Textauszug:
*****
OGH > Zivilrecht
28.03.2014 Zivilrecht

OGH: Auskunftsanspruch gem § 18 Abs 4 ECG gegen Betreiber eines Online-Diskussionsforum – Verweigerung unter Hinweis auf das Redaktionsgeheimnis nach § 31 MedienG?

Eine Berufung auf das Redaktionsgeheimnis ist dann unzulässig, wenn ein Posting in keinerlei Zusammenhang mit einer journalistischen Tätigkeit steht; ob diese Auffassung auch für moderierte Diskussionsforen gilt, kann hier dahingestellt bleiben


Schlagworte: E-Commerce-Recht, Umfang der Pflichten der Diensteanbieter, Auskunftanspruch, Online-Diskussionsforum, Redaktionsgeheimnis, journalistische Tätigkeit
Gesetze:

§ 18 ECG, § 31 MedienG, § 1330 ABGB

GZ 6 Ob 133/13x [1], 23.01.2014

 

Die Kläger (ehemalige Politiker) begehren von der Beklagten (Medieninhaberin, die auf ihrer Website ein Online-Diskussionsforum betreibt) die Bekanntgabe der E-Mail-Adressen von vier Benutzern unter Berufung auf § 18 Abs 4 ECG. Die in den Postings aufgestellten Behauptungen seien unwahr, ehrenbeleidigend, kreditschädigend und zum Teil strafrechtlich relevant; die Kläger beabsichtigten, gegen die Benutzer gerichtlich vorzugehen.
*****
Aufgabe: Was verlangen die Kläger laut dem Textauszug von der Beklagten?

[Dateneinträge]
*****
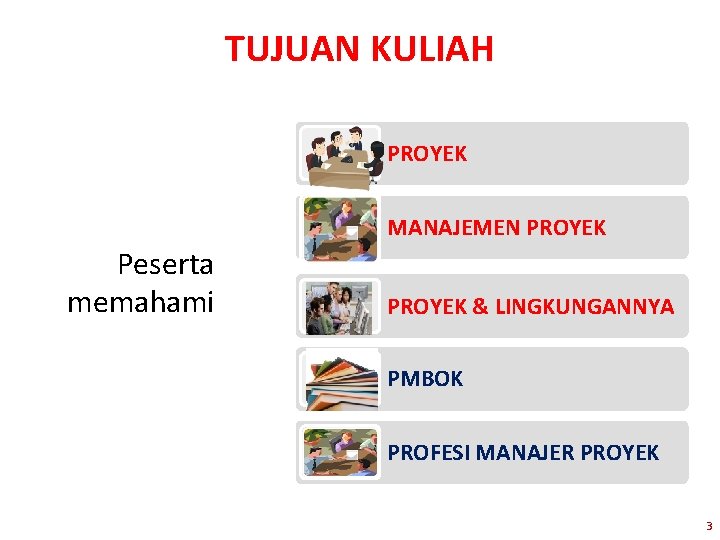 TUJUAN KULIAH

Peserta memahami

PROYEK

MANAJEMEN PROYEK

PROYEK & LINGKUNGANNYA

PMBOK

PROFESI MANAJER PROYEK

3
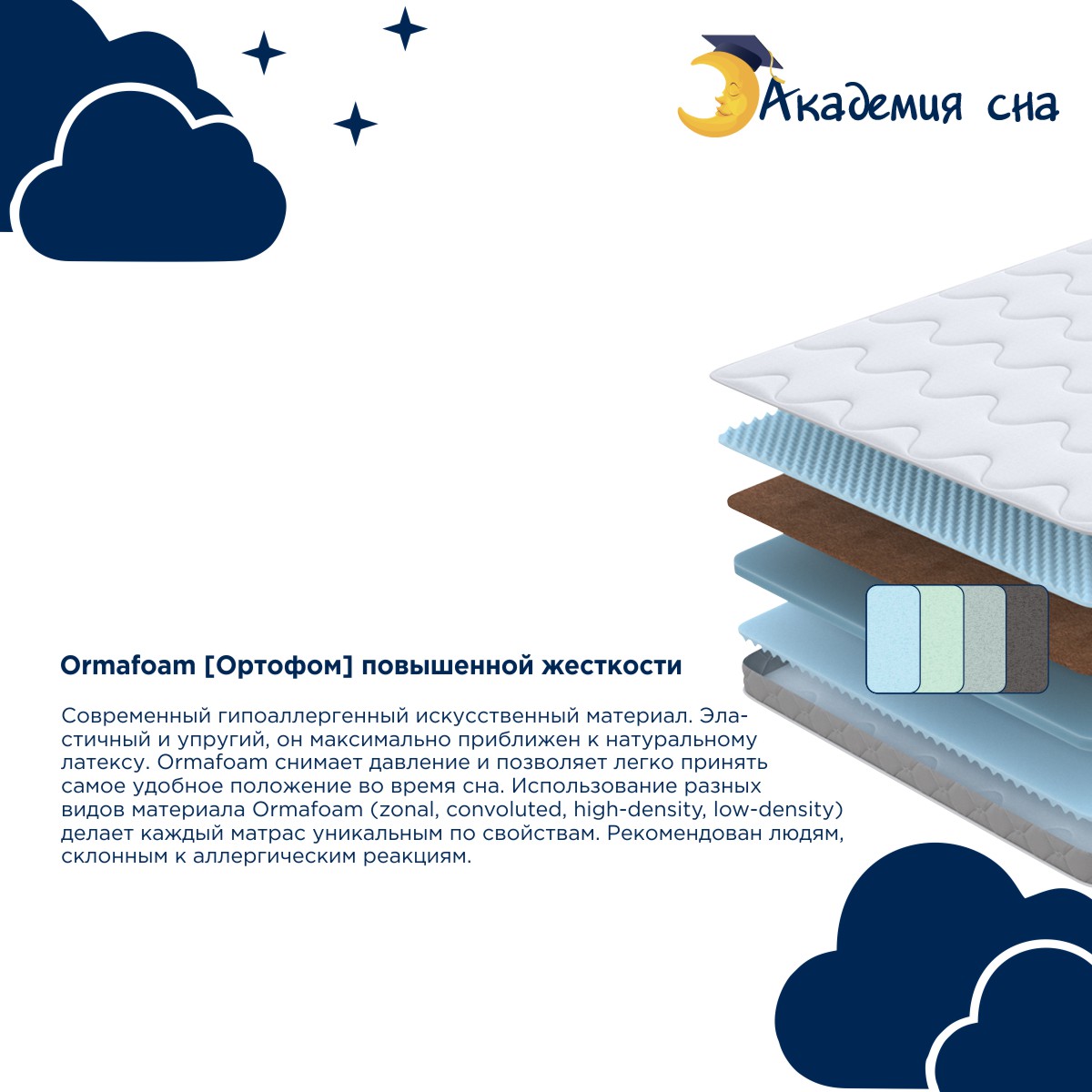 Академия сна

Ormafoam [Ортофом] повышенной жесткости

Современный гипоаллергенный искусственный материал. Эластичный и упругий, он максимально приближен к натуральному латексу. Ormafoam снимает давление и позволяет легко принять самое удобное положение во время сна. Использование разных видов материала Ormafoam (zonal, convoluted, high-density, low-density) делает каждый матрас уникальным по свойствам. Рекомендован людям, склонным к аллергическим реакциям.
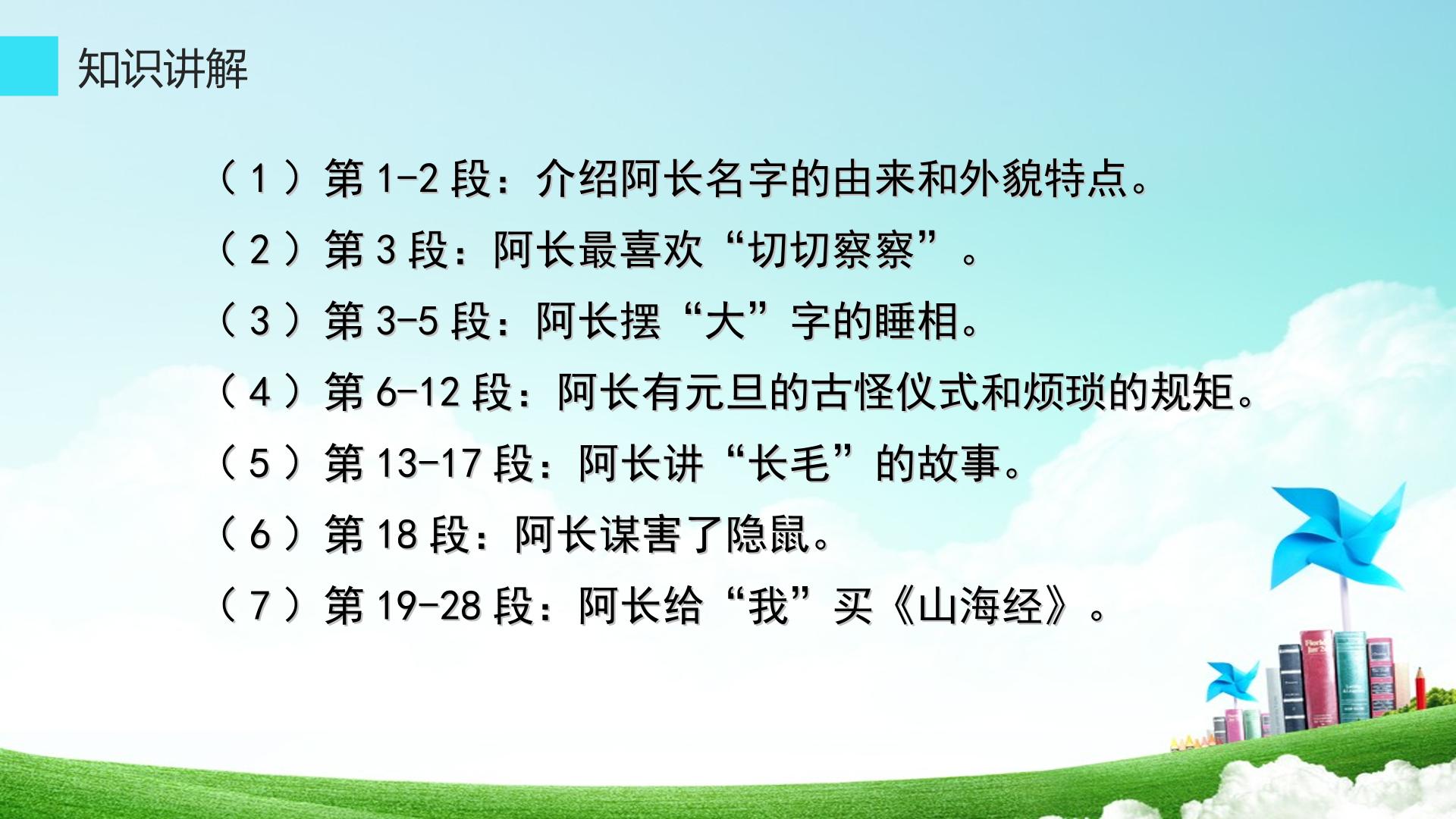 知识讲解

（1）第 1-2 段：介绍阿长名字的由来和外貌特点。

（2）第 3 段：阿长最喜欢“切切察察”。

（3）第 3-5 段：阿长摆“大”字的睡相。

（4）第 6-12 段：阿长有元旦的古怪仪式和烦琐的规矩。

（5）第 13-17 段：阿长讲“长毛”的故事。

（6）第 18 段：阿长谋害了隐鼠。

（7）第 19-28 段：阿长给“我”买《山海经》。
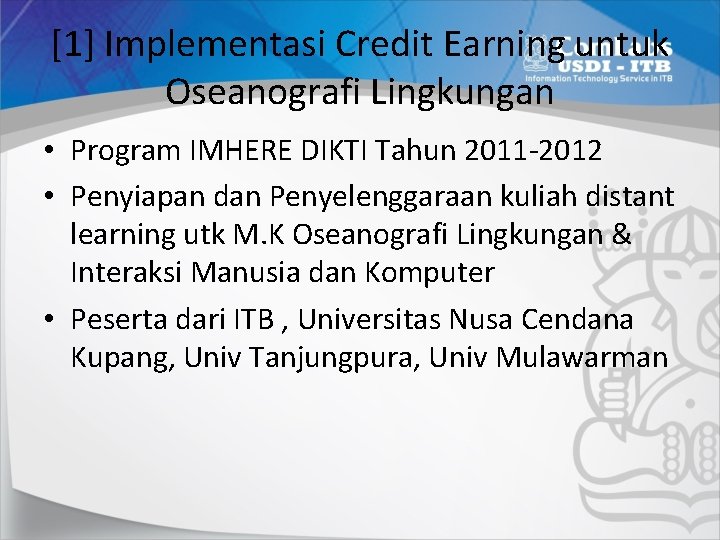 [1] Implementasi Credit Earning untuk Oseanografi Lingkungan

USDI - ITB
Information Technology Service in ITB

• Program IMHERE DIKTI Tahun 2011-2012
• Penyiapan dan Penyelenggaraan kuliah distant learning utk M.K Oseanografi Lingkungan & Interaksi Manusia dan Komputer
• Peserta dari ITB , Universitas Nusa Cendana Kupang, Univ Tanjungpura, Univ Mulawarman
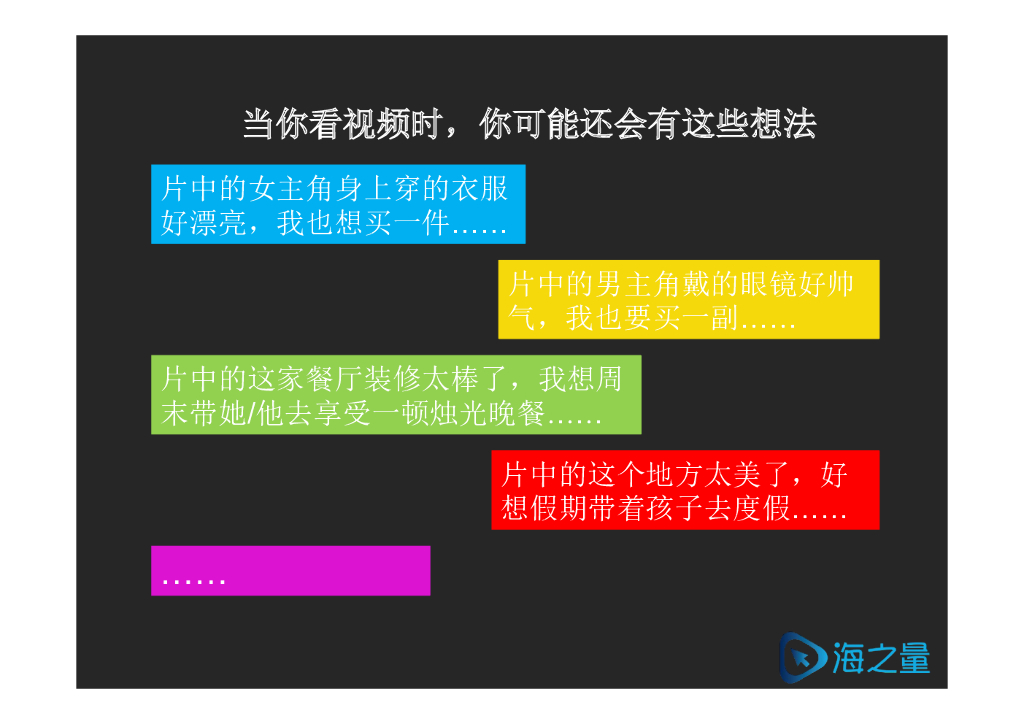 当你看视频时，你可能还会有这些想法

片中的女主角身上穿的衣服好漂亮，我也想买一件……

片中的男主角戴的眼镜好帅气，我也要买一副……

片中的这家餐厅装修太棒了，我想周末带她/他去享受一顿烛光晚餐……

片中的这个地方太美了，好想假期带着孩子去度假……

……

海之量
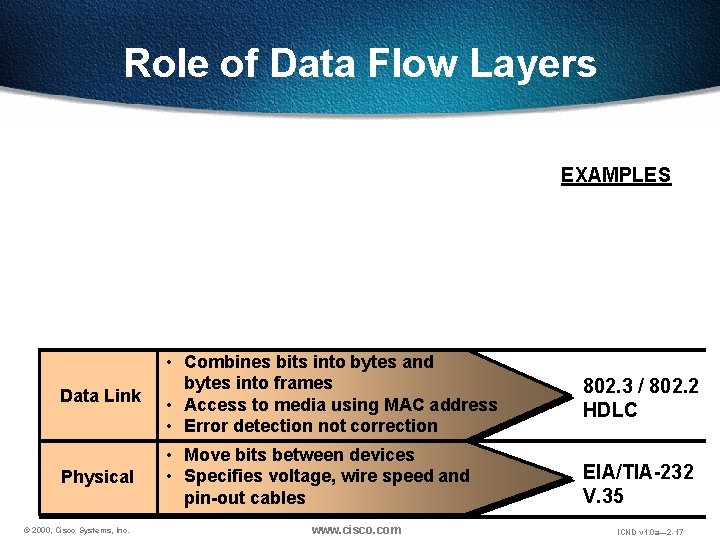 Role of Data Flow Layers

EXAMPLES

| Data Link | • Combines bits into bytes and bytes into frames • Access to media using MAC address • Error detection not correction | 802.3 / 802.2 HDLC |
|---|---|---|
| Physical | • Move bits between devices • Specifies voltage, wire speed and pin-out cables | EIA/TIA-232 V.35 |

© 2000, Cisco Systems, Inc. www.cisco.com ICND v1.0a—2-17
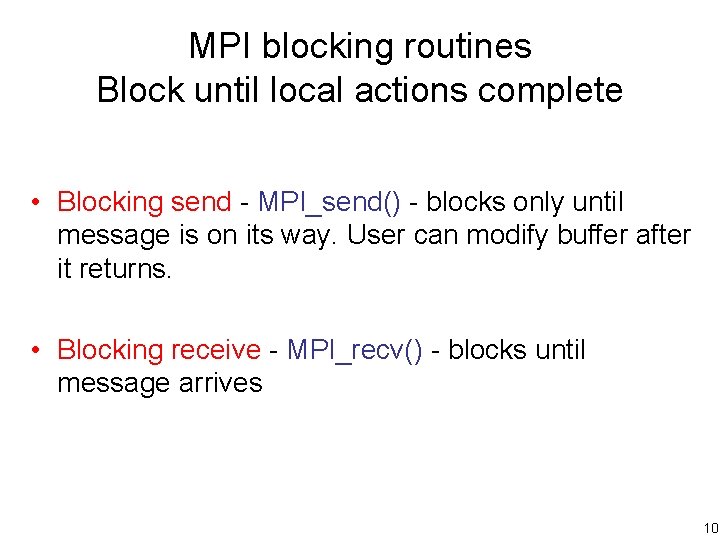 MPI blocking routines
Block until local actions complete

• Blocking send - MPI_send() - blocks only until message is on its way. User can modify buffer after it returns.

• Blocking receive - MPI_recv() - blocks until message arrives

10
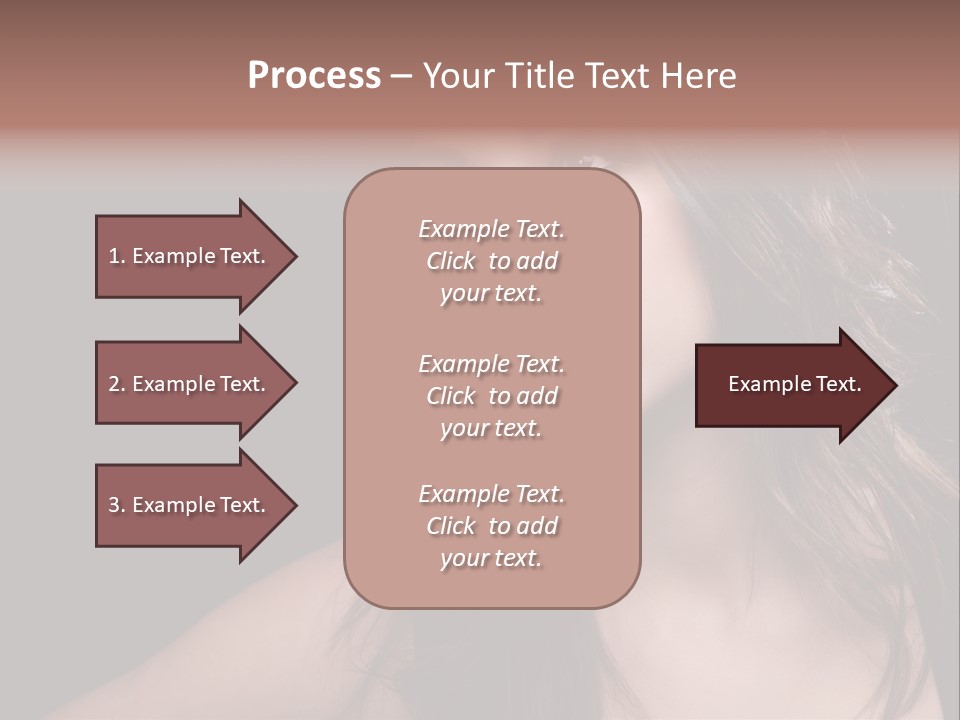 Process – Your Title Text Here

1. Example Text.

2. Example Text.

3. Example Text.

Example Text. Click to add your text.

Example Text. Click to add your text.

Example Text. Click to add your text.

Example Text.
*****
Lösung: Die Bekanntgabe der E-Mail-Adressen von vier Benutzern.